Dikemudian hari, aku baru tahu dari ibu. Ayah sangat pendiam karena orang tua ayah mendidiknya dengan keras diwaktu ia masih kecil. Aku sungguh kasihan pada ayah. Sebenarnya ayah sangat menyayangi kami sekeluarga. Namun kini aku sangat bahagia, perlahan ayah sudah mulai sering berbicara padaku dan Sera meskipun masih sedikit kaku.
***
Sudah beberapa bulan berlalu. Aku sangat bahagia. Aku sangat bersyukur memiliki keluarga lengkap yang terdiri dari ayah, ibu, dan Sera. Aku sangat mencintai mereka! Dan kuyakin mereka pun merasakan hal yang sama. Terkadang, tanpa sadar ibu masih membandingkanku dengan orang lain. Namun, aku tidak lagi mengeluh melainkan mengingatkannya langsung secara baik-baik. Aku memakluminya, pasti sulit merubah kebiasaan ibu secara sekaligus. Aku sudah jarang bertengkar dengan Sera. Meskipun umurnya tidak berbeda jauh dariku, ia masih membutuhkan sosok seorang kakak. Ayahku, sudah sering berbicara ketika kami berkumpul. Terakhir, atas inisiatifnya sendiri, liburan semester ini dia mengajak kami berlibur ke Thailand. Sungguh senang hatiku. Berkat cinta, kini kami lebih sering tertawa bersama.

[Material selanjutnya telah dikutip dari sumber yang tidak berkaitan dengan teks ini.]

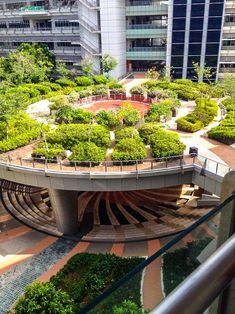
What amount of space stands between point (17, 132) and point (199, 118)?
40.6 ft

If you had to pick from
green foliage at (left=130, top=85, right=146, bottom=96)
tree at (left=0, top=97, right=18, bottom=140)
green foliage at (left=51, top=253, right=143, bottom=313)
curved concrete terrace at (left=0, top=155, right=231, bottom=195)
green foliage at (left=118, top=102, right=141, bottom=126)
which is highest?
tree at (left=0, top=97, right=18, bottom=140)

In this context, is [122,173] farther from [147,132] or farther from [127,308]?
[127,308]

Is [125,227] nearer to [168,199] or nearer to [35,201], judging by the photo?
[168,199]

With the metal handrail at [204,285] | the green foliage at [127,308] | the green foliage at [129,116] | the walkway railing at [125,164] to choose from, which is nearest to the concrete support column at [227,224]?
the green foliage at [127,308]

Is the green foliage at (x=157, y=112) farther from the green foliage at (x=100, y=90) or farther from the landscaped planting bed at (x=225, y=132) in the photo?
the green foliage at (x=100, y=90)

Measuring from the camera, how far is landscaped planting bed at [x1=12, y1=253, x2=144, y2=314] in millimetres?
10945

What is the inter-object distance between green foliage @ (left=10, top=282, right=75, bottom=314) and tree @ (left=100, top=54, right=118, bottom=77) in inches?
1419

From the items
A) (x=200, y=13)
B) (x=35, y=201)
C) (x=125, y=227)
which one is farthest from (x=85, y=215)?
(x=200, y=13)

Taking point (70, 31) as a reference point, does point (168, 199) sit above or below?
below

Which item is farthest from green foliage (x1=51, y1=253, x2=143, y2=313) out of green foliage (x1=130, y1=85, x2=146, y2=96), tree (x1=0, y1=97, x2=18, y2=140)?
green foliage (x1=130, y1=85, x2=146, y2=96)

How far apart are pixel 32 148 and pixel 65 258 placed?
663 centimetres

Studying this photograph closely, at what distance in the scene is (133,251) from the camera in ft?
53.5

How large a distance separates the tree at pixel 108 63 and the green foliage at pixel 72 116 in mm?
21809

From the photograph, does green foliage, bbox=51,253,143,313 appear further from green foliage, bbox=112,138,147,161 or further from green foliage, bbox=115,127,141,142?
green foliage, bbox=115,127,141,142
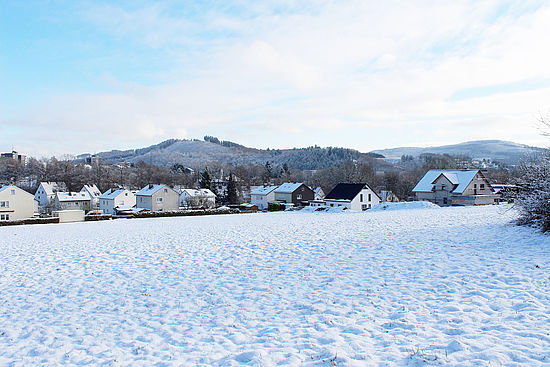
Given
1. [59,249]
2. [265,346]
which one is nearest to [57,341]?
[265,346]

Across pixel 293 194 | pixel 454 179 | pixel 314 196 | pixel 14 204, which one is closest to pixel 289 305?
pixel 454 179

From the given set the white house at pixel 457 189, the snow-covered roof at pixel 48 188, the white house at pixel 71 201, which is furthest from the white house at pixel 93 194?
the white house at pixel 457 189

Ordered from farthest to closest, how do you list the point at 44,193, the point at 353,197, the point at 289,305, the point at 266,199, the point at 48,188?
the point at 48,188 → the point at 44,193 → the point at 266,199 → the point at 353,197 → the point at 289,305

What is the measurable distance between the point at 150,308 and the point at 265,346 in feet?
10.3

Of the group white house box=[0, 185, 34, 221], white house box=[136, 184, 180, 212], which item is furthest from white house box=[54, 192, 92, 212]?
white house box=[136, 184, 180, 212]

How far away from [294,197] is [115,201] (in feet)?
111

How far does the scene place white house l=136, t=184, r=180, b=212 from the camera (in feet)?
185

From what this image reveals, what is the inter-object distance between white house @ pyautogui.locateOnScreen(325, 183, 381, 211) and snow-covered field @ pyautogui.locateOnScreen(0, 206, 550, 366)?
33273mm

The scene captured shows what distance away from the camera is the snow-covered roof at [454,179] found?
43531 millimetres

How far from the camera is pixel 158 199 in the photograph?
57.0 meters

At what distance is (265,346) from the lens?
17.0 feet

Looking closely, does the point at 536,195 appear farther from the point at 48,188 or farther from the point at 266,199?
the point at 48,188

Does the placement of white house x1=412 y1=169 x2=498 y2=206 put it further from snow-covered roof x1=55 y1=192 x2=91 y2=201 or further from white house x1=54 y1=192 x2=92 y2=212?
snow-covered roof x1=55 y1=192 x2=91 y2=201

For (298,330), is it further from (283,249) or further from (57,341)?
(283,249)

Yah perubahan itu tidak akan terjadi jika aku tetap mengeluh. Aku yang harus berubah, baru keadaan disekelilingku akan berubah. Kunci nomor satu dalam hubungan manusia adalah komunikasi yang baik. Perubahan dapat terjadi jika kita mau saling mendengarkan dan saling memahami…
***




[1] Indeks Prestasi, penilaian prestasi mahasiswa selama masa kuliah.